In his application, the Applicant stated that at the time of his arrest, he was a secondary school student. During the period of his incarceration, he had learnt his lesson. He had undertaken several courses that have made him a better person. He has learnt a trade that will serve him upon his release should the court favourably, consider his application. The Applicant stated that he was twenty one years of age and should in the circumstances be given a second chance at life. Mr Omooria for the State left the issue of sentence to the court.
In sentencing the Applicant to serve the custodial sentence, the trial magistrate was exercising judicial discretion. This court cannot interfere with such exercise of judicial discretion unless it is established that the trial court failed to take into consideration a relevant factor or took into consideration an irrelevant factor or failed to consider the applicable sentencing Principles. This court will interfere with such sentence, if it is established that the same was harsh or excessive in the circumstance. In the present application, this court cannot fault the trial magistrate for reaching the verdict that was reached. It was legal. It took into account the severity of the offence that was committed.
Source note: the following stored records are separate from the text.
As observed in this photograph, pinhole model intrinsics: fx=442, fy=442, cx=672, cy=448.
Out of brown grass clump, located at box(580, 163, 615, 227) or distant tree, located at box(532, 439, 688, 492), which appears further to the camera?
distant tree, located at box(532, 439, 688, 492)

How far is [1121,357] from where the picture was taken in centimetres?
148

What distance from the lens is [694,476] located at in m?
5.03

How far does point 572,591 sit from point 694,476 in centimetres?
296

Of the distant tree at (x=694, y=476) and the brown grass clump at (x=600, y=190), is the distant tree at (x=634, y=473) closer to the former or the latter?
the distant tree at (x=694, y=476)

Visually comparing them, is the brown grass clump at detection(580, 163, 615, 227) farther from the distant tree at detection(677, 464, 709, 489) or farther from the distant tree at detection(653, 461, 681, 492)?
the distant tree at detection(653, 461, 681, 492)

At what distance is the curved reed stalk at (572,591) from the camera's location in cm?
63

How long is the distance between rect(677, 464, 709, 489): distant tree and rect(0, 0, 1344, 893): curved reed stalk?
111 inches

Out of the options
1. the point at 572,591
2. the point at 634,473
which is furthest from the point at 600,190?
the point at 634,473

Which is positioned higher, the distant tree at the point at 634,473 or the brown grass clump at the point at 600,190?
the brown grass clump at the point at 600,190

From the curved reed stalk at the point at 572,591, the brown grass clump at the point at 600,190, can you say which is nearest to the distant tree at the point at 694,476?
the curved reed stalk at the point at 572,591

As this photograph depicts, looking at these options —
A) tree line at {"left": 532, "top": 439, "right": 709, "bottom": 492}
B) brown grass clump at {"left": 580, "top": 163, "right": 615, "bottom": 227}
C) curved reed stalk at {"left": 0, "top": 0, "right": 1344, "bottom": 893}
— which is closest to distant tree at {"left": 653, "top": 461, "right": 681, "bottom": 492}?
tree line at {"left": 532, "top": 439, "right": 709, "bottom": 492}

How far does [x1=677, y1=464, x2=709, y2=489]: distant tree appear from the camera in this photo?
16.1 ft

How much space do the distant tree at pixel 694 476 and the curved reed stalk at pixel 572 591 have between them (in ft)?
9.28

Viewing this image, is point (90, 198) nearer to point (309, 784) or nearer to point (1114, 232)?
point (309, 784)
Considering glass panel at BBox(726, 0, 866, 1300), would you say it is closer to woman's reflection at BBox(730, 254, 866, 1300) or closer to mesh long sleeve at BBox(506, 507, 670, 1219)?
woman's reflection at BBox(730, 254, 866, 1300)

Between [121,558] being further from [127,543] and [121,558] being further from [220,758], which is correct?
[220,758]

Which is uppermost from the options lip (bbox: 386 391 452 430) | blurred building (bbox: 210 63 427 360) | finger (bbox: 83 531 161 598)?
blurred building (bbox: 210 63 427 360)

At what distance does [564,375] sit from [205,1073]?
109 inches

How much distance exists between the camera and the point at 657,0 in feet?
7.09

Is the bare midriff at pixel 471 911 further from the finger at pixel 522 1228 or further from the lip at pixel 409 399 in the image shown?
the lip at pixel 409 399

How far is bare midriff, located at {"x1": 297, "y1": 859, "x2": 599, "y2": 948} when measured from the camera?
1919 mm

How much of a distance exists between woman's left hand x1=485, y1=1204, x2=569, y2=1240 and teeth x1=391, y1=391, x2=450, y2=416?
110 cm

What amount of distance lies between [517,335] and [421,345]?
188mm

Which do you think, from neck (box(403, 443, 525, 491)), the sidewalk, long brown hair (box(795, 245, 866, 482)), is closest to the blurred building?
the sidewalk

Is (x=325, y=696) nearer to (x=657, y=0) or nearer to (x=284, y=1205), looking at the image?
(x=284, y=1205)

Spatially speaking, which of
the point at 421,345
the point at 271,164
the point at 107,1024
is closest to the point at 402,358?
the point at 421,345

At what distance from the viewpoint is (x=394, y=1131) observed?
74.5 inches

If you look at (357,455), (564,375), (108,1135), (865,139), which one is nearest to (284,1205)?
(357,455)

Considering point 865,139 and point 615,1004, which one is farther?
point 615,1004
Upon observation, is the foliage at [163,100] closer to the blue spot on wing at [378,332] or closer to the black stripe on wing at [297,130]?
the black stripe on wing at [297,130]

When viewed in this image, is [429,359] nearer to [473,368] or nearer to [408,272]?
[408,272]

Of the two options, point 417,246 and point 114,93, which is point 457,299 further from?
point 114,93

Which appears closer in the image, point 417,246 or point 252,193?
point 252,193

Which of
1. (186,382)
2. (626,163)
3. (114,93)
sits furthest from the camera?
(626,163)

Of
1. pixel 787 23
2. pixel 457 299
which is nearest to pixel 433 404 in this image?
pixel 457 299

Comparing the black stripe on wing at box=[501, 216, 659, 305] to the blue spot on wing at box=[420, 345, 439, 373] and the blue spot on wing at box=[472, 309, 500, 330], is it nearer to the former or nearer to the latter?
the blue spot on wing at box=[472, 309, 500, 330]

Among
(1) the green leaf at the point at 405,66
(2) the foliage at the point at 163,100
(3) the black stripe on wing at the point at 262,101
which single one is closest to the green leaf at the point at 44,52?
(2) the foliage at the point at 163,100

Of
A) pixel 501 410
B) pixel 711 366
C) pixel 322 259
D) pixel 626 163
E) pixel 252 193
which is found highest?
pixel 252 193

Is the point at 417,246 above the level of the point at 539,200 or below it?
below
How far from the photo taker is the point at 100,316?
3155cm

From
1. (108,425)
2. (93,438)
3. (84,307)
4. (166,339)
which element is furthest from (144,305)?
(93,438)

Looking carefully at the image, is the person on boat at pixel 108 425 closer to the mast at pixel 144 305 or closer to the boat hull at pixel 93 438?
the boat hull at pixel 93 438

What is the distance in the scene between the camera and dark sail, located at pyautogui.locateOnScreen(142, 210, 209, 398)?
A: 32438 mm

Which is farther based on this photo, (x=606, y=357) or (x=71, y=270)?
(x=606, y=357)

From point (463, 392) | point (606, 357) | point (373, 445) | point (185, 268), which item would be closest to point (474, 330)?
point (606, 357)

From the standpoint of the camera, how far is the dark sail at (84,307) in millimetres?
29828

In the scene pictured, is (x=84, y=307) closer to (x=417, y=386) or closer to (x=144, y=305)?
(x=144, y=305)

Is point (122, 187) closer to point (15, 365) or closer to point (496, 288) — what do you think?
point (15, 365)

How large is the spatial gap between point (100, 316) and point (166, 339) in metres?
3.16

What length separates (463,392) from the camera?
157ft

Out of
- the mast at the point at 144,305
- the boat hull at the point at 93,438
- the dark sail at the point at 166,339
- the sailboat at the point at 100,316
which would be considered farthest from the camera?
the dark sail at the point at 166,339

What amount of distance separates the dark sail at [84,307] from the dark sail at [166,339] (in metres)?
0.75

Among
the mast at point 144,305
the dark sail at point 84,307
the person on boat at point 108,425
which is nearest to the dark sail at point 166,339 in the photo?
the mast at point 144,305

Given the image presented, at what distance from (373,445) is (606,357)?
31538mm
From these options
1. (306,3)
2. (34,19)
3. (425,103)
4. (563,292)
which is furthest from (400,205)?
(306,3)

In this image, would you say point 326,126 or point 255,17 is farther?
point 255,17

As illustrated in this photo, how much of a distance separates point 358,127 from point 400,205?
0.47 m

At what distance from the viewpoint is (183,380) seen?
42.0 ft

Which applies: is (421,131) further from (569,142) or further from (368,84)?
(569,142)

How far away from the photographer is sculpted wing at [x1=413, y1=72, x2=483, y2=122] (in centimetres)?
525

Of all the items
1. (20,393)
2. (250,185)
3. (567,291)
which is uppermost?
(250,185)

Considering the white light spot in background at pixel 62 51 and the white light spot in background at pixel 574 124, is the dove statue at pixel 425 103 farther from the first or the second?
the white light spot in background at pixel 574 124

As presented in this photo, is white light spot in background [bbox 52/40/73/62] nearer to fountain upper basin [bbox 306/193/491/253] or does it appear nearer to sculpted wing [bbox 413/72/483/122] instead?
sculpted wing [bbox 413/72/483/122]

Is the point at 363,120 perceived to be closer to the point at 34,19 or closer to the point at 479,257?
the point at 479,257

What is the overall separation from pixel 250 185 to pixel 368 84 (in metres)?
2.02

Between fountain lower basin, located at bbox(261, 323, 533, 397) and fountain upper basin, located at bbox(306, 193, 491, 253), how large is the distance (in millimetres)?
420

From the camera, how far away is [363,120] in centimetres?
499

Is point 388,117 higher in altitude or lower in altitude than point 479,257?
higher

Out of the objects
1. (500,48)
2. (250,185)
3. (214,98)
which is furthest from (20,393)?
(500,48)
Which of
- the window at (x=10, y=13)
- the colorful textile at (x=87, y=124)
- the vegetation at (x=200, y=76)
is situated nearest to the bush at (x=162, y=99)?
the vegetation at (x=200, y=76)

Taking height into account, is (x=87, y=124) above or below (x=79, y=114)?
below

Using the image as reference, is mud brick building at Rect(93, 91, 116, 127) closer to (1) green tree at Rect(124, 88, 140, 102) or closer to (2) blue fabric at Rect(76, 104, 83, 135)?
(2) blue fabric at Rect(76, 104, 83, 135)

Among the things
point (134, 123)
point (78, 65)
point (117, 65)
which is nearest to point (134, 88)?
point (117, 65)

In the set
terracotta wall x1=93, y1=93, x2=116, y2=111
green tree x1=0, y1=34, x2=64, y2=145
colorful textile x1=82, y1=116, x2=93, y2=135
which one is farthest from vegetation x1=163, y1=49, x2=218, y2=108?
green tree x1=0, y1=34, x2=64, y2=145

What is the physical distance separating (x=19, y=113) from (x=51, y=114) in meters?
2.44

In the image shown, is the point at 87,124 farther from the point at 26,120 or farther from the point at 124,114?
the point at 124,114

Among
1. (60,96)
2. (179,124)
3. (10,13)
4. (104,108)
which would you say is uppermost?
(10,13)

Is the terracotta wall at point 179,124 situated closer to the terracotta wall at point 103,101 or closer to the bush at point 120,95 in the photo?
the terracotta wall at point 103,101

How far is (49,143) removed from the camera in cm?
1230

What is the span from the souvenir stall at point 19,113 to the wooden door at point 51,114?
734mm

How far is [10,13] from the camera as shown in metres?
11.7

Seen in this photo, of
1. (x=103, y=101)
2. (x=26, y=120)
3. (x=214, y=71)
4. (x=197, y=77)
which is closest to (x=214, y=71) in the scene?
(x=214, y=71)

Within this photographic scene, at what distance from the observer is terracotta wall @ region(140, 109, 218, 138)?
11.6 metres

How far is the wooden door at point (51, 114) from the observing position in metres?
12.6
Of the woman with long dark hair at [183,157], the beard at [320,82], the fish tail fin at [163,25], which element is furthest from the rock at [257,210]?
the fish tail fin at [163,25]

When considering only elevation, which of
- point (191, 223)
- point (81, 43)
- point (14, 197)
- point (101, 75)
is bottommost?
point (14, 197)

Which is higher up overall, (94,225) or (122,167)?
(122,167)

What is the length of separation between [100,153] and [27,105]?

However, this court noted that since his incarceration, the Applicant has reformed. He is remorseful and regrets the decision that led him to commit the offence. He has learnt his lesson. It appears that the period of two years that the Applicant has been in prison, he has learnt that crime does not pay. This court is of the view that the Applicant should be given a second chance at life.
In the premises therefore, the custodial sentence of the Applicant is commuted to the period served. The Applicant is ordered set at liberty forthwith and released from prison unless otherwise lawfully held.
DATED AT KITALE THIS 26TH DAY OF OCTOBER, 2021.